As the players took the ice for warmups, the camera panned to Dominic, his face a mask of intensity as he fired pucks at the net. Miles skated nearby, saying something that made Dominic crack a brief smile before his game face returned.

“They look ready to win this,” Carter murmured, his eyes fixed on the screen.

“They do,” I agreed, unable to suppress the surge of pride. Both men had been playing the best hockey of their careers, their chemistry on the ice reaching new heights that echoed the deepening of our relationship off the ice.

The first period was tense, neither team giving an inch. I found myself clutching Carter’s hand so tightly I was surprised he didn’t complain about circulation loss. By the second intermission, the game remained scoreless, and I was pretty sure I’d aged a decade.

“You need to relax.” Carter massaged my shoulders. “Your blood pressure.”

“My blood pressure is fine.” I made a conscious effort to unclench my jaw. “This is it. If they win this...”

“I know.” His voice was soft and understanding. Carter might not have been born into the hockey world like the rest of us, but he’d embraced it fully, learning the game’s intricacies with the same enthusiasm he applied to everything that mattered to us.

The third period began with an immediate scoring chance for the opposing team that had everyone in the room holding their breath. When our goalie made a spectacular save, a collective exhale rippled through the crowd.

With each passing minute, the tension ratcheted higher. Five minutes left. Four. Three.

Then, with just under two minutes on the clock, the opposing team’s defenseman lost control of the puck near the blue line. Dominic was on him in an instant, stealing it cleanly and taking off up the ice. The room erupted in shouts as he crossed into the offensive zone on a break with Miles, pulling the defender toward him before sending a perfect pass across the ice.

Time seemed to slow as Miles received the pass and, in one fluid motion, fired it into the top corner of the net.

The arena exploded. Our living room exploded. I’m pretty sure GB did a celebratory somersault inside my uterus.

“SCOOOOOORE!” The announcer’s voice was nearly drowned out by the roaring crowd and the cheering in our living room.

The camera caught Dominic and Miles crashing into each other along the boards, their teammates piling on in a celebration that caused my eyes to sting with tears of joy and pride.

But the game wasn’t over yet. The opposing team pulled their goalie for a last-minute six-on-five push, scrambling for possession in our zone, but the Titans held strong. Then, the final buzzer sounded, confirming what we already knew: the Tri-State Titans were Eastern Conference Champions, heading to the Stanley Cup Finals.

Cheers erupted again in the living room. Paige jumped to her feet, Libby shouted something triumphant, and Carter was half-laughing, half-yelling as he kissed the side of my head.

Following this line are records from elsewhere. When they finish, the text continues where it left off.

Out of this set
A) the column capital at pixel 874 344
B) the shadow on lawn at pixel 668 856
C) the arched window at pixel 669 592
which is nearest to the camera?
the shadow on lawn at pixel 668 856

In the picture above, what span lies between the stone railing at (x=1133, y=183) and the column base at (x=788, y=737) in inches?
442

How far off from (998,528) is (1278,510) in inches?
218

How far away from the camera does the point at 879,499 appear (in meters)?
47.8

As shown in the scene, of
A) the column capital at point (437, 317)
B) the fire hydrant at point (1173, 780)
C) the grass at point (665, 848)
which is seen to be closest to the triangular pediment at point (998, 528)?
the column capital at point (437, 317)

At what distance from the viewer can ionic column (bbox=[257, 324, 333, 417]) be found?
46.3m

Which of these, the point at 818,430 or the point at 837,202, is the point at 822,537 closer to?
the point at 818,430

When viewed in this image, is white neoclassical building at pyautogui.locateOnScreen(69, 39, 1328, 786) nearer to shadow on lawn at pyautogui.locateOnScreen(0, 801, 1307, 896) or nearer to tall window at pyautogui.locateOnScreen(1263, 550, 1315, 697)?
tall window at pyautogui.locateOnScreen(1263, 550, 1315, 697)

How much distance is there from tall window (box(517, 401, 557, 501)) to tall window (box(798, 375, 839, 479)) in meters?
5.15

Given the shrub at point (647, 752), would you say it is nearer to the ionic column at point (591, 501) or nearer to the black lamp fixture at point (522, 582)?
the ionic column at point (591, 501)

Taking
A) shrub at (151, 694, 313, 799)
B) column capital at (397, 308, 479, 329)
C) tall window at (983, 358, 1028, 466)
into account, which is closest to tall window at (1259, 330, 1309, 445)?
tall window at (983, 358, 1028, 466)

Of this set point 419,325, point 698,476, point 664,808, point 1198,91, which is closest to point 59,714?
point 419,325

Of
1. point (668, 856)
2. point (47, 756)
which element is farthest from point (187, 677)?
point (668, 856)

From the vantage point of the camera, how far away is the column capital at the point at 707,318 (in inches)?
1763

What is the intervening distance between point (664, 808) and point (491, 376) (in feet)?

I sat in the center of it all, my chest so full it almost hurt.

Elated for the team. Proud of the men I loved. Anxious for what came next.

Because this wasn’t just the end of a series. It was the beginning of something even bigger. The Titans were going to the Finals. My father’s team was already waiting. His last season.

And soon, I would become a mother.

I stared at the TV, at Miles and Dominic grinning in their gear as the team tackled each other in a pile of excitement. I wanted to freeze this moment, tuck it into my back pocket, and carry it with me.

Beside me, Carter slid his hand over my belly right as GB delivered a firm kick, like she was celebrating, too. “Someone’s ready to meet her Stanley Cup champion dads.”

I rested my hand on top of his, and I let myself believe, for this moment, that we could have it all.